Miracle et les missions internationalistes. Ils menacent, finalement, le

reste du monde d’appliquer, avec le maximum de rigueur, aux chefs

d’entreprises les Titres 3 et 4 de la Loi Helms-Burton.

S’ils proclament tout cela ouvertement, il y a tout lieu de supposer le

pire pour la partie qu’ils maintiennent cachée.

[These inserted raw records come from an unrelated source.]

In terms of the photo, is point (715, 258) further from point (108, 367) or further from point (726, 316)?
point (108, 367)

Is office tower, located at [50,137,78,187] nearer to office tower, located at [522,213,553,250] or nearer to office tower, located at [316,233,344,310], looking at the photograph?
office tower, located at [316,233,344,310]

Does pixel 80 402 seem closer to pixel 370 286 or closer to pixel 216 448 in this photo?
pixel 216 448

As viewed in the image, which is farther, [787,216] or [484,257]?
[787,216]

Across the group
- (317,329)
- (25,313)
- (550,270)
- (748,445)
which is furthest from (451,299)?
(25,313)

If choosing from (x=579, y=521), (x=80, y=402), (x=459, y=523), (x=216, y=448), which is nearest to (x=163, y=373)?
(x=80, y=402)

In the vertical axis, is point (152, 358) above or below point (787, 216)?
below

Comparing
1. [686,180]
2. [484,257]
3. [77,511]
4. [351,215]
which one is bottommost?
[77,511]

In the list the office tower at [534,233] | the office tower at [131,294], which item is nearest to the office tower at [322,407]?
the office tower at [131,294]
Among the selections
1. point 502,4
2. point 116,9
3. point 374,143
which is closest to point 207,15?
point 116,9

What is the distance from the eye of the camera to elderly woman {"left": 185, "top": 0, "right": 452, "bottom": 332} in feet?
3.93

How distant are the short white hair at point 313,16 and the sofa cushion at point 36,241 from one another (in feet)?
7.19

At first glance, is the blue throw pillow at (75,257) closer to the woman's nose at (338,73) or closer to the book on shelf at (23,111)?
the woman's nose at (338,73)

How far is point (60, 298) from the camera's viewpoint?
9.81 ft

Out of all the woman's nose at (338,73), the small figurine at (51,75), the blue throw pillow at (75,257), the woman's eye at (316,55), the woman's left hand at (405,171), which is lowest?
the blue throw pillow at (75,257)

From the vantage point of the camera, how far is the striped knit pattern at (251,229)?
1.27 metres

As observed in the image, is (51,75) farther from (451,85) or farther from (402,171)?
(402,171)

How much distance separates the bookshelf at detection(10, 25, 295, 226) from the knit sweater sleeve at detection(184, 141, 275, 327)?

Parmi les choses secrètes approuvées par M. Bush le 10 juillet, il peut y

avoir n’importe quoi : des assassinats, du terrorisme, des attaques

militaires. Rien n’est à écarter si nous nous en tenons aux antécédents

bien connus.

Mais, de plus, il y a des preuves, nombreuses et irréfutables, et parmi

elles, abondent les documents officiels de la camarilla au pouvoir aux

Etats-Unis. Voyons-en quelques-unes.

Cette année, le secret a été levé sur certains documents qui avaient été

jalousement cachés depuis 1976 et qui démontrent, au-delà de tout doute

possible, que Washington a été complice de certains des actes de

terrorisme les plus atroces commis contre Cuba et contre le Chili,

spécialement l’assassinat d’Orlando Letelier et la destruction en plein

vol d’un avion de ligne cubain, événements qui se sont produits le 21

septembre et le 6 octobre de cette année-là. À ce moment-là, le Chef de

la CIA était George H.W. Bush, le père du président actuel. Depuis juin

1976, M. Bush était au courant des plans contre Letelier et contre

l’avion cubain et il n’a rien fait pour empêcher ces crimes horribles. Au

contraire, il s’est occupé de couvrir et de protéger leurs auteurs :

Orlando Bosch et Luis Posada Carriles. On peut lire à présent les

documents sur le site des Archives de Sécurité Nationale de l’Université

George Washington.

Tant Bosch que Posada vivent actuellement en territoire étasunien et

jouissent de la protection des autorités. On a pu voir le premier aux

côtés du Président Bush lorsque celui-ci s’est rendu à Miami pour le

remercier, lui et d’autres assassins notoires, de la fraude grâce à

laquelle il s’était emparé de la Maison-Blanche. Orlando Bosch ne se

cache pas, il donne souvent des entrevues à la télévision locale. Il

revendique sans aucune gêne sa participation à diverses actions

criminelles. Il n’a jamais été mis en examen pour l’assassinat de

Letelier et de sa jeune secrétaire Ronnie Moffitt. Personne ne lui a même

posé la moindre question sur la fameuse réunion qui a eu lieu à Santiago

du Chili en juin 1976 et au cours de laquelle, selon le document sur

lequel le secret a maintenant été levé, « il a été décidé d’assassiner

Letelier » ; ou sur la rencontre effectuée à Caracas en septembre de la

même année et au cours de laquelle, dans un discours public, il s’est

vanté de cet assassinat et a annoncé, en impliquant Posada, l’attentat

imminent contre l’avion.

Il y a presque un an et demi que Posada Carriles est apparu aux yeux de

tous à Miami et les Etats-Unis continuent à faire obstacle à son

extradition vers le Venezuela d’où il s’est évadé en 1985, lorsque Hugo

Chavez était un jeune inconnu. Depuis ce moment-là, le tribunal qui le

jugeait pour l’attentat contre l’avion le réclame. En 1985, Posada s’est

enfui avec l’aide de la Maison-Blanche et il est parti travailler pour la

fameuse opération secrète « Iran-Contra », sous la direction de Bush

père. Bush le Petit continue à la protéger maintenant. Il foule ainsi au

pied des conventions et accords importants concernant la lutte contre le

terrorisme et dont l’application est obligatoire, en vertu de la

résolution adoptée par le Conseil de Sécurité des Nations Unies, à la

demande des Etats-Unis. Ils sont on ne peut plus clairs : dans des cas

comme celui de Posada Carriles, soit la personne doit être extradée vers

le pays qui la réclame, soit il faut la juger pour le même crime dans le

pays où il se trouve « sans aucune exception quelle qu’elle soit ».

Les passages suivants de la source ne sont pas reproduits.